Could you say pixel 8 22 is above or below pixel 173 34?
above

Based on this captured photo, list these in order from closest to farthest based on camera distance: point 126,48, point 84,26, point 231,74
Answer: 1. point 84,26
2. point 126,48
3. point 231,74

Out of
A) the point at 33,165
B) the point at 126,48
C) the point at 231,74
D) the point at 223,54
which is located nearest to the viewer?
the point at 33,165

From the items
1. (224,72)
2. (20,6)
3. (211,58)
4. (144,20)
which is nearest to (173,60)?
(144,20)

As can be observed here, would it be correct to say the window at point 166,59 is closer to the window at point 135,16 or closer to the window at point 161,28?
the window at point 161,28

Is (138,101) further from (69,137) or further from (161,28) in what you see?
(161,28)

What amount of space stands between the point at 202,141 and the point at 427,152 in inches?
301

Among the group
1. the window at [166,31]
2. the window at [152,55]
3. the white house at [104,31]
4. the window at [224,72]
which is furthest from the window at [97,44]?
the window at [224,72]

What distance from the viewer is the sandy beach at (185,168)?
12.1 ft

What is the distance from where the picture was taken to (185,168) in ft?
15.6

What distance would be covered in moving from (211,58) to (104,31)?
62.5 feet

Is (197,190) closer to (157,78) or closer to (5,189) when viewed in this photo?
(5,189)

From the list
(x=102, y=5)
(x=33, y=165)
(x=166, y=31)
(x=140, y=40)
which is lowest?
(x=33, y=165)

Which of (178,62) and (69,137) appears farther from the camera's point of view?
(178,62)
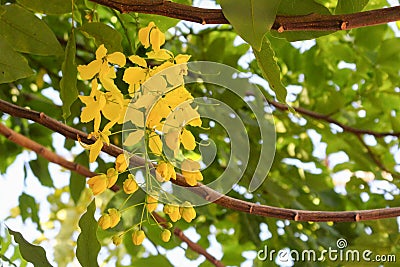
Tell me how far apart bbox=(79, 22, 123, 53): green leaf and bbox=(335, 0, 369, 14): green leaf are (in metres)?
0.14

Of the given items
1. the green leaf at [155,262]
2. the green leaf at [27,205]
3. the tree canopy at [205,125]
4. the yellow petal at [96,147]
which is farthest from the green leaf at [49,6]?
the green leaf at [27,205]

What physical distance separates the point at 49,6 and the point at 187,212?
0.54 feet

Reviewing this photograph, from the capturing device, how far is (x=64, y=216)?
1.02m

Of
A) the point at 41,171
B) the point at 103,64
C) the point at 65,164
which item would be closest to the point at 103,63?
the point at 103,64

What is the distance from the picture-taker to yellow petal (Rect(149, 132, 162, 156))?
0.37 meters

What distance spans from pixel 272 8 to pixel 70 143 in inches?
15.8

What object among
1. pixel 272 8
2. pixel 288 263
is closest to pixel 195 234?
pixel 288 263

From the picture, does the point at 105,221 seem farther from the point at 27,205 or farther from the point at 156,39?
the point at 27,205

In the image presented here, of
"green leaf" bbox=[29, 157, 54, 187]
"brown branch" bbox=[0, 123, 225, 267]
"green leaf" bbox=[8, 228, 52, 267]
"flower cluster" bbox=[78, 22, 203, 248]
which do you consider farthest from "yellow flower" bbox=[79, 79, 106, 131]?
"green leaf" bbox=[29, 157, 54, 187]

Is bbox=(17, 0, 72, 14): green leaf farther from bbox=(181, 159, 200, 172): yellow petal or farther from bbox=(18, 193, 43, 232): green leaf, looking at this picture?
bbox=(18, 193, 43, 232): green leaf

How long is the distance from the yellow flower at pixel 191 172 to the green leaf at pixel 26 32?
0.40 ft

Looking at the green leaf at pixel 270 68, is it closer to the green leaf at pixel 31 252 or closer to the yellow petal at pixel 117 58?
the yellow petal at pixel 117 58

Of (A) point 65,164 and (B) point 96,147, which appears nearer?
(B) point 96,147

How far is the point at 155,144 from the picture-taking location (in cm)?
37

# # # # #

▸ **WHAT THE TASK REQUIRES**
Can you substitute "separation" for every "distance" throughout the data above and return the data with nothing else changed? Leave the pictures out of your answer.

▸ **SOLUTION FOR THIS EXERCISE**
Could you say pixel 8 22 is above or below pixel 173 34?
above

Based on this captured photo, list these in order from closest to farthest based on camera separation: point 126,48, point 84,26, point 231,74
Answer: 1. point 84,26
2. point 126,48
3. point 231,74

Out of
A) the point at 33,165
B) the point at 126,48
C) the point at 231,74
D) the point at 223,54
which is located nearest to the viewer?
the point at 33,165

From the items
1. (224,72)
2. (20,6)
3. (211,58)
4. (144,20)
which is nearest to (173,60)?
(144,20)

As can be observed here, would it be correct to say the window at point 166,59 is closer to the window at point 135,16 or closer to the window at point 161,28?
the window at point 161,28

Is (138,101) further from (69,137) or further from (161,28) in what you see?
(161,28)

What amount of space stands between the point at 202,141 and the point at 427,152 in inches?
301

Among the group
1. the window at [166,31]
2. the window at [152,55]
3. the white house at [104,31]
4. the window at [224,72]
which is furthest from the window at [97,44]?
the window at [224,72]

What separation from the viewer is the sandy beach at (185,168)?
12.1 ft

What is the separation from where the picture was taken to (185,168) in ft?
15.6

What separation would be covered in moving from (211,58) to (104,31)?
62.5 feet

Is (197,190) closer to (157,78) or closer to (5,189) when viewed in this photo?
(5,189)

From the list
(x=102, y=5)
(x=33, y=165)
(x=166, y=31)
(x=140, y=40)
which is lowest?
(x=33, y=165)

Which of (178,62) and (69,137) appears farther from the camera's point of view?
(178,62)
Tell me how far apart bbox=(79, 22, 123, 53): green leaf and bbox=(335, 0, 369, 14): green leaf are (in metres)?
0.14

Of the given items
1. the green leaf at [155,262]
2. the green leaf at [27,205]
3. the tree canopy at [205,125]
4. the yellow petal at [96,147]
which is farthest from the green leaf at [49,6]?
the green leaf at [27,205]

What physical separation separates the point at 49,6 and the point at 187,212?
0.54 feet

Reviewing this photograph, from the capturing device, how far is (x=64, y=216)?
1.02m

Of
A) the point at 41,171
B) the point at 103,64
C) the point at 65,164
which item would be closest to the point at 103,63?
the point at 103,64

What is the separation from the picture-taker to yellow petal (Rect(149, 132, 162, 156))?
0.37 meters

What separation spans from pixel 272 8 to pixel 70 143 in inches?
15.8

What object among
1. pixel 272 8
2. pixel 288 263
is closest to pixel 195 234?
pixel 288 263

From the picture, does the point at 105,221 seem farther from the point at 27,205 or farther from the point at 156,39?
the point at 27,205

In the image presented here, of
"green leaf" bbox=[29, 157, 54, 187]
"brown branch" bbox=[0, 123, 225, 267]
"green leaf" bbox=[8, 228, 52, 267]
"flower cluster" bbox=[78, 22, 203, 248]
which do you consider farthest from "yellow flower" bbox=[79, 79, 106, 131]?
"green leaf" bbox=[29, 157, 54, 187]

Is bbox=(17, 0, 72, 14): green leaf farther from bbox=(181, 159, 200, 172): yellow petal or farther from bbox=(18, 193, 43, 232): green leaf, looking at this picture?
bbox=(18, 193, 43, 232): green leaf

How long is the separation from the yellow flower at pixel 191 172 to the green leaf at pixel 26 32?
0.40 ft

Looking at the green leaf at pixel 270 68, is it closer to the green leaf at pixel 31 252 or closer to the yellow petal at pixel 117 58?
the yellow petal at pixel 117 58

Of (A) point 65,164 and (B) point 96,147, which appears nearer?
(B) point 96,147

How far is the point at 155,144 from the picture-taking location (in cm)?
37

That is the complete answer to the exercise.